Perintah Kerja 1 ▸ Menurut berita tentang aduan tarif rapid test dan PCR, di wilayah mana Ombudsman menerima banyak aduan soal tingginya tarif tersebut?
Perintah Kerja 2 ▸ Tuliskan lanjutan berita tentang aduan tarif rapid test dan PCR, dimulai setelah kalimat terakhirnya.

TRIBUNNEWS.COM, JAKARTA - Lembaga Pemerintahan Indonesia, Ombudsman mendapat banyak aduan terkait tingginya tarif rapid test dan Polymerase Chain Reaction (PCR) di Kalimantan Utara.
Menurut Ketua Ombudsman, Amzulian Rifai, menyebutkan dari banyaknya aduan terkait tarif rapid test dan PCR, Ombudsman menduga ada yang mengambil kesempatan dalam situasi ini.
"Kita tahu saat ini rapid test dan PCR terkait wabah Covid-19, menjadi syarat wajib untuk masyarakat berpergian," kata Amzulian Rifai dalam konferensi virtual, Kamis (18/6/2020).
Lanjut Amzulian, Ombudsman menduga adanya oknum yang memanfaatkan momen wabah Covid-19 melalui tarif rapid test dan PCR yang tinggi.
Baca: Komisi IX DPR: Biaya Tes PCR Jangan Sampai Bebani Rakyat
"Hal ini kemungkinan saja bisa terjadi, karena rapid test dan PCR ini sangat dibutuhkan oleh masyarakat yang ingin berpergian dalam hal kepentingan khusus," ucap Amzulian.
Terkait dugaan ini, lanjut Amzulian, pihaknya meminta pemerintah untk melaukan intervensi terhadap laporan tingginya tarif rapid test dan PCR di beberapa wilayah agar tidak membebankan masyarakat.

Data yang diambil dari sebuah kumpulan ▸
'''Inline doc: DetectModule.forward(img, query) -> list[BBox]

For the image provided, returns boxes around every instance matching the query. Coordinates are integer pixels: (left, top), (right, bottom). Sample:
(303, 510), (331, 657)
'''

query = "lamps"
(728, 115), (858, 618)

Kotak Jawaban 1 ▸ Di Kalimantan Utara.

Kotak Jawaban 2 ▸
"Kemudian terkait penerimaan hasil tes PCR, kami juga mendapatkan laporan dari masyarakat bahwa untuk mendapatkan hasil tersebut dibutuhkan waktu yang cukup lama," kata Amzulian.
Pihaknya juga mendapat laporan terkait beberapa rumah sakit, tidak transparan dan kurang lengkap memberikan informasi yang sepatutnya terkait hasil PCR.
"Kami meminta pemerintah untuk memperhatikan besaran tarif rapid test dan PCR ini, dan rumah sakit dalam hal transparansi laporan hasil test," ujar Amzulian.
Lanjut Amzulian, besaran tarif PCR dan rapid test ini jangan sampai membebankan masyrakak. Seingga produktifitas tetap terjaga agar roda ekonomi tetap berjalan.